Task brief — Return the listing below verbatim. Pictures do not belong in the copy.

Records for the exercise —
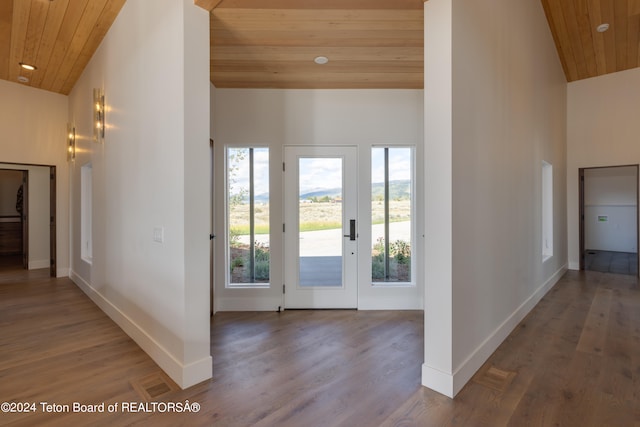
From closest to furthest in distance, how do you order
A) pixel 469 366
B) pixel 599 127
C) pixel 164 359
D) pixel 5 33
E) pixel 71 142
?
pixel 469 366, pixel 164 359, pixel 5 33, pixel 71 142, pixel 599 127

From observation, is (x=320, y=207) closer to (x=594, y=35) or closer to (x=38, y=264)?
(x=594, y=35)

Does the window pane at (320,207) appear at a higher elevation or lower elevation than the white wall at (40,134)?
lower

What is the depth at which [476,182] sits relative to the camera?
2.40 m

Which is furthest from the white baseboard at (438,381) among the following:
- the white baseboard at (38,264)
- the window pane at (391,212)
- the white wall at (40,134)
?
the white baseboard at (38,264)

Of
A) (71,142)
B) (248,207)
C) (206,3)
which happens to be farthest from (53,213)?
(206,3)

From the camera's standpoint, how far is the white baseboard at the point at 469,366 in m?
2.07

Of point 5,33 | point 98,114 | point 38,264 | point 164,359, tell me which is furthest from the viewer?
point 38,264

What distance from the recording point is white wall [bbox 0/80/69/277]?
4.89 meters

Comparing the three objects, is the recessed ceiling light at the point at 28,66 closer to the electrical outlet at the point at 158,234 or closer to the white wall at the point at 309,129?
the white wall at the point at 309,129

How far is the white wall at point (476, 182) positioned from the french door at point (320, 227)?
159 centimetres

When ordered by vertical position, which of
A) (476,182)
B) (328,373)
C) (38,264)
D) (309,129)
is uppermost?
(309,129)

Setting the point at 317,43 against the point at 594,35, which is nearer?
the point at 317,43

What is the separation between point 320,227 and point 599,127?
5821 millimetres

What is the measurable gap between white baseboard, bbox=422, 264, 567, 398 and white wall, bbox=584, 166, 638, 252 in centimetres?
673
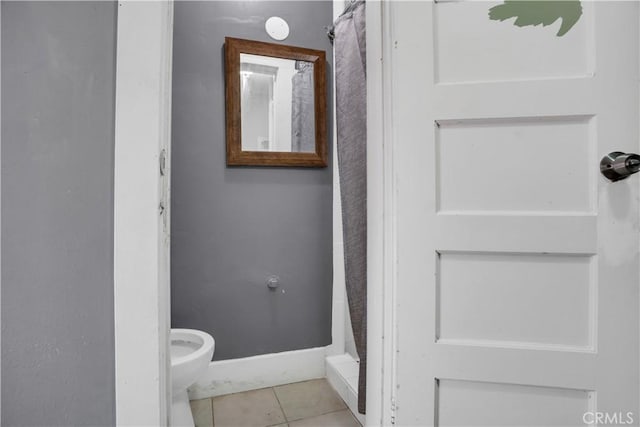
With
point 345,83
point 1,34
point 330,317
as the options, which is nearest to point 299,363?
point 330,317

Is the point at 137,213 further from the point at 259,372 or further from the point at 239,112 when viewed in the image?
the point at 259,372

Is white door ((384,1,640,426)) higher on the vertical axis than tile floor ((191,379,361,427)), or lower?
higher

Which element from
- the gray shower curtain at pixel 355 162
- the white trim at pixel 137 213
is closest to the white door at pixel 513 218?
the gray shower curtain at pixel 355 162

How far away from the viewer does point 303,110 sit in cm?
171

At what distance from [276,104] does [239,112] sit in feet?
0.69

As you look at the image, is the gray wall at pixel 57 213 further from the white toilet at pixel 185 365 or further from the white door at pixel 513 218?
the white door at pixel 513 218

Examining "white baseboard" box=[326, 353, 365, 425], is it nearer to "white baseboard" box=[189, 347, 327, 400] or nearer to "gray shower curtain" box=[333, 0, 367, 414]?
"white baseboard" box=[189, 347, 327, 400]

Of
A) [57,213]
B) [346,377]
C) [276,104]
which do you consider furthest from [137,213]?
[346,377]

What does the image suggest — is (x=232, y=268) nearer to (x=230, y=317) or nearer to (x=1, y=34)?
(x=230, y=317)

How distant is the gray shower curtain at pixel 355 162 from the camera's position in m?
1.21

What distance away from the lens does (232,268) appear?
1623 mm

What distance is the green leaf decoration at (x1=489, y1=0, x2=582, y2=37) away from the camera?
74 centimetres

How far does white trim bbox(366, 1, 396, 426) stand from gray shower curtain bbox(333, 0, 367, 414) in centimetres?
30

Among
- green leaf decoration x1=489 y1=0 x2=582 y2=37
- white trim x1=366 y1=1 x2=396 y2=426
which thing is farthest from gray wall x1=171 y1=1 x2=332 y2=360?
green leaf decoration x1=489 y1=0 x2=582 y2=37
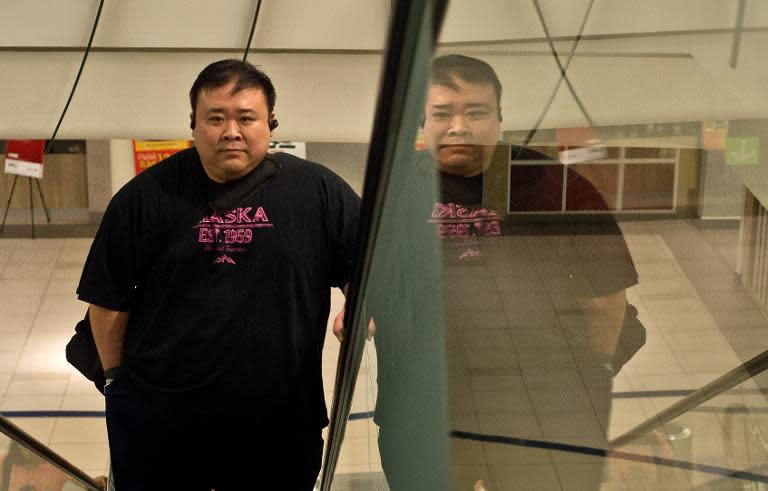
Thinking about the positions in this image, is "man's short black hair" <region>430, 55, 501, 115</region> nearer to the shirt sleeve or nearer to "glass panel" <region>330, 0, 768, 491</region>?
"glass panel" <region>330, 0, 768, 491</region>

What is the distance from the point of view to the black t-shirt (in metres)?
2.27

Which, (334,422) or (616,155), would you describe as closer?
(616,155)

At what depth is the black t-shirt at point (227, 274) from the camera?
7.45 feet

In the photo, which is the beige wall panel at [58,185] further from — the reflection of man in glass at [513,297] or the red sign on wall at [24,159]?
the reflection of man in glass at [513,297]

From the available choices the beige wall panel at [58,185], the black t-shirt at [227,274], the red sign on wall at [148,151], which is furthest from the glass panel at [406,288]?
the beige wall panel at [58,185]

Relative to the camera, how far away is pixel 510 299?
111 centimetres

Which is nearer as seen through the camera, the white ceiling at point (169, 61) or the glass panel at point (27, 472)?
the glass panel at point (27, 472)

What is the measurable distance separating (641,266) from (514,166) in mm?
148

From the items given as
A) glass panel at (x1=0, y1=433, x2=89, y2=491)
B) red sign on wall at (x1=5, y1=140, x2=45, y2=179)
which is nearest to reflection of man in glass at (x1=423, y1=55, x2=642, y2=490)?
glass panel at (x1=0, y1=433, x2=89, y2=491)

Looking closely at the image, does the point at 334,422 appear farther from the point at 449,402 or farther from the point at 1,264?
the point at 1,264

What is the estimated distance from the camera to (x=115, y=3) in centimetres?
582

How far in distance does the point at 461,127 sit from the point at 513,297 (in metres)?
0.21

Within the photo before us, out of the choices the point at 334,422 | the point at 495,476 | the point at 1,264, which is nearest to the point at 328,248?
the point at 334,422

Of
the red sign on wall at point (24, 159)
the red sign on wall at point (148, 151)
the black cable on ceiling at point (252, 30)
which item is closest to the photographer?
the black cable on ceiling at point (252, 30)
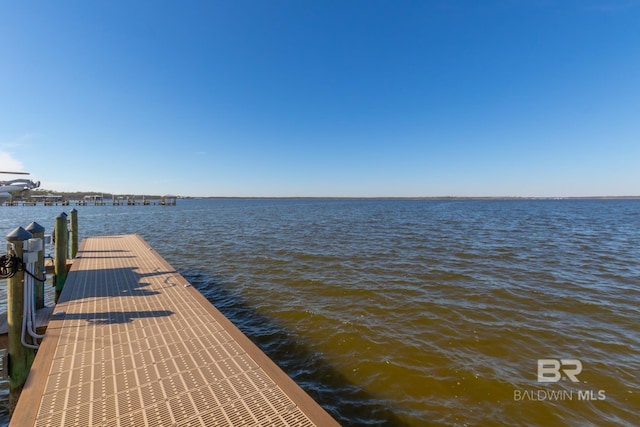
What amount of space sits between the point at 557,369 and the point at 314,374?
5084 millimetres

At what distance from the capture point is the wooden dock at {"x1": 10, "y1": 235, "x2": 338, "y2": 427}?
310 centimetres

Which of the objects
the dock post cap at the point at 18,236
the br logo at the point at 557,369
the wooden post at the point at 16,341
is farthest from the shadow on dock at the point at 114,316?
the br logo at the point at 557,369

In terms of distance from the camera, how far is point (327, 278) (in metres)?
11.7

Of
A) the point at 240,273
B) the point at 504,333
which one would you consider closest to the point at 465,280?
the point at 504,333

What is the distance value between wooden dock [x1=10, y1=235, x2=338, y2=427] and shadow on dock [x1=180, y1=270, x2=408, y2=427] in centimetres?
164

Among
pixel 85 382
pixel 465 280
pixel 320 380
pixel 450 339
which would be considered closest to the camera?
pixel 85 382

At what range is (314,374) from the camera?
5770 mm

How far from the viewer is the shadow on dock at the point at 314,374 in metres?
4.66

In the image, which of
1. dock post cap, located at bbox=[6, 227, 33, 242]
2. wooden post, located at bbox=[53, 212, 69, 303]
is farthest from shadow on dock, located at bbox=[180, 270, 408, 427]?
wooden post, located at bbox=[53, 212, 69, 303]

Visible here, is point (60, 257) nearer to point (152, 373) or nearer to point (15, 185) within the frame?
point (15, 185)

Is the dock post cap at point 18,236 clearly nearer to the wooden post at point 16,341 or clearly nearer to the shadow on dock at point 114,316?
the wooden post at point 16,341

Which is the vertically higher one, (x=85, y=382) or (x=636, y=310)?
(x=85, y=382)

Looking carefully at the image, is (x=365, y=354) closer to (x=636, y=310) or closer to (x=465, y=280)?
(x=465, y=280)

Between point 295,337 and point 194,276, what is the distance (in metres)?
7.17
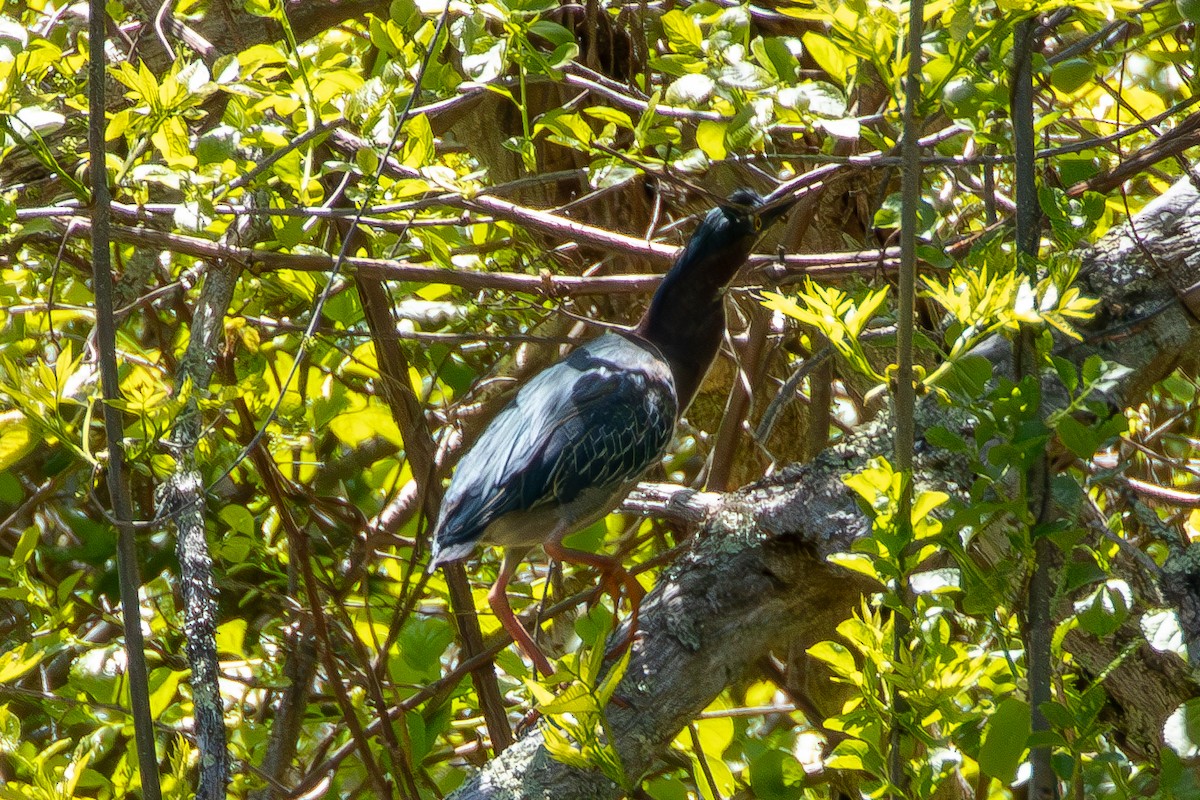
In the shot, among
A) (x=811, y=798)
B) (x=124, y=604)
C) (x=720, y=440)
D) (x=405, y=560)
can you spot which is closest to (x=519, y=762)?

Exercise answer —
From closest to furthest in distance, how do you order
A) pixel 469 366
B) pixel 599 127
C) pixel 164 359
D) pixel 5 33
E) pixel 71 142
?
pixel 469 366, pixel 164 359, pixel 5 33, pixel 71 142, pixel 599 127

From observation, is (x=320, y=207) closer to (x=594, y=35) or closer to (x=38, y=264)?
(x=594, y=35)

Does the window pane at (320,207) appear at a higher elevation or lower elevation than the white wall at (40,134)?
lower

What is the depth at which [476,182] sits relative to the camera?
2.40 m

Which is furthest from the white baseboard at (438,381) among the following:
- the white baseboard at (38,264)
- the window pane at (391,212)
- the white wall at (40,134)
?
the white baseboard at (38,264)

Of
A) (71,142)
B) (248,207)
C) (206,3)
which happens to be farthest from (53,213)?
(206,3)

From the camera's standpoint, how far is the white baseboard at the point at 469,366 in m?
2.07

Of point 5,33 | point 98,114 | point 38,264 | point 164,359, tell me which is furthest from the viewer?
point 38,264

What distance from the recording point is white wall [bbox 0/80/69/277]?
4.89 meters

Comparing the three objects, is the recessed ceiling light at the point at 28,66 closer to the electrical outlet at the point at 158,234 or closer to the white wall at the point at 309,129?
the white wall at the point at 309,129

How far is the white wall at point (476, 182) positioned from the french door at point (320, 227)?
159 centimetres

When ordered by vertical position, which of
A) (476,182)
B) (328,373)
C) (38,264)
D) (309,129)
is uppermost?
(309,129)

Setting the point at 317,43 against the point at 594,35, which is nearer?
the point at 317,43

What is the separation between point 320,227 and point 599,127?
5821 millimetres

What is the measurable gap between white baseboard, bbox=422, 264, 567, 398 and white wall, bbox=584, 166, 638, 252 in centimetres?
673
With
point 345,83
point 1,34
point 330,317
as the options, which is nearest to point 299,363?
point 330,317

Is the point at 137,213 further from the point at 259,372 or further from the point at 239,112 when viewed in the image?
the point at 259,372

Is white door ((384,1,640,426)) higher on the vertical axis than tile floor ((191,379,361,427)), or lower?
higher

Which element from
- the gray shower curtain at pixel 355 162
- the white trim at pixel 137 213
is closest to the white door at pixel 513 218?
the gray shower curtain at pixel 355 162

How far away from the viewer does point 303,110 sit in cm?
171

At what distance from [276,104] does [239,112] sit in feet?
0.69

As you look at the image, is the gray wall at pixel 57 213 further from the white toilet at pixel 185 365 or further from the white door at pixel 513 218?
the white door at pixel 513 218

Examining "white baseboard" box=[326, 353, 365, 425], is it nearer to "white baseboard" box=[189, 347, 327, 400] or nearer to "gray shower curtain" box=[333, 0, 367, 414]?
"white baseboard" box=[189, 347, 327, 400]

Of
A) [57,213]
B) [346,377]
C) [276,104]
which do you consider furthest from [137,213]?
[346,377]

What does the image suggest — is (x=232, y=268) nearer to (x=230, y=317) or nearer to (x=1, y=34)?
(x=230, y=317)

How distant is the gray shower curtain at pixel 355 162 from the camera's position in m?
1.21

What distance away from the lens does (232,268) appear?
1623 mm

What distance is the green leaf decoration at (x1=489, y1=0, x2=582, y2=37) away from the camera?
74 centimetres

How far does white trim bbox(366, 1, 396, 426) stand from gray shower curtain bbox(333, 0, 367, 414) in centimetres?
30

Among
- green leaf decoration x1=489 y1=0 x2=582 y2=37
- white trim x1=366 y1=1 x2=396 y2=426
which thing is farthest from gray wall x1=171 y1=1 x2=332 y2=360?
green leaf decoration x1=489 y1=0 x2=582 y2=37
Thinking about the positions in this image, is "man's short black hair" <region>430, 55, 501, 115</region> nearer to the shirt sleeve or nearer to "glass panel" <region>330, 0, 768, 491</region>?
"glass panel" <region>330, 0, 768, 491</region>

What is the distance from the point of view to the black t-shirt (in metres)?
2.27

Which, (334,422) or (616,155), would you describe as closer?
(616,155)

At what depth is the black t-shirt at point (227, 274) from the camera?
7.45 feet

In the photo, which is the beige wall panel at [58,185] further from — the reflection of man in glass at [513,297] or the red sign on wall at [24,159]?
the reflection of man in glass at [513,297]

From the available choices the beige wall panel at [58,185], the black t-shirt at [227,274], the red sign on wall at [148,151], which is furthest from the glass panel at [406,288]?
the beige wall panel at [58,185]

Relative to the camera, how far away is pixel 510 299?
111 centimetres

Which is nearer as seen through the camera, the white ceiling at point (169, 61) or the glass panel at point (27, 472)?
the glass panel at point (27, 472)

What is the measurable distance separating (641,266) from (514,166) in mm?
148

From the items given as
A) glass panel at (x1=0, y1=433, x2=89, y2=491)
B) red sign on wall at (x1=5, y1=140, x2=45, y2=179)
which is nearest to reflection of man in glass at (x1=423, y1=55, x2=642, y2=490)?
glass panel at (x1=0, y1=433, x2=89, y2=491)

Looking closely at the image, does the point at 334,422 appear farther from the point at 449,402 or farther from the point at 1,264?
the point at 1,264

What is the estimated distance from the camera to (x=115, y=3) in centimetres?
582

How far in distance does the point at 461,127 sit from the point at 513,297 (in metres)?
0.21

Within the photo before us, out of the choices the point at 334,422 | the point at 495,476 | the point at 1,264, which is nearest to the point at 328,248?
the point at 334,422

Of
the red sign on wall at point (24, 159)
the red sign on wall at point (148, 151)
the black cable on ceiling at point (252, 30)
which item is closest to the photographer?
the black cable on ceiling at point (252, 30)
What amount of space sits between the point at 557,369 and the point at 314,374?
5084 millimetres

At what distance from the capture point is the wooden dock at {"x1": 10, "y1": 235, "x2": 338, "y2": 427}?
310 centimetres

Which of the objects
the dock post cap at the point at 18,236
the br logo at the point at 557,369
the wooden post at the point at 16,341
is farthest from the shadow on dock at the point at 114,316?
the br logo at the point at 557,369

In terms of distance from the camera, how far is point (327, 278) (in metres)?
11.7

Of
A) the point at 240,273
B) the point at 504,333
which one would you consider closest to the point at 465,280?
the point at 504,333

What is the distance value between wooden dock [x1=10, y1=235, x2=338, y2=427] and shadow on dock [x1=180, y1=270, x2=408, y2=427] in centimetres?
164

Among
pixel 85 382
pixel 465 280
pixel 320 380
pixel 450 339
which would be considered closest to the camera?
pixel 85 382

At what range is (314,374) from the camera?
5770 mm

How far from the viewer is the shadow on dock at the point at 314,374 in metres?
4.66

In the image, which of
1. dock post cap, located at bbox=[6, 227, 33, 242]
2. wooden post, located at bbox=[53, 212, 69, 303]
is farthest from shadow on dock, located at bbox=[180, 270, 408, 427]?
wooden post, located at bbox=[53, 212, 69, 303]

Visible here, is point (60, 257) nearer to point (152, 373) or nearer to point (15, 185) within the frame?
point (15, 185)

Is the dock post cap at point 18,236 clearly nearer to the wooden post at point 16,341 or clearly nearer to the shadow on dock at point 114,316?
the wooden post at point 16,341

Which is the vertically higher one, (x=85, y=382) or (x=636, y=310)?
(x=85, y=382)

Looking carefully at the image, is (x=365, y=354) closer to (x=636, y=310) or closer to (x=465, y=280)?
(x=465, y=280)

Between point 295,337 and point 194,276, what is the distance (in metres)?
7.17
In the shot, among
A) (x=811, y=798)
B) (x=124, y=604)
C) (x=720, y=440)
D) (x=405, y=560)
can you spot which is closest to (x=519, y=762)?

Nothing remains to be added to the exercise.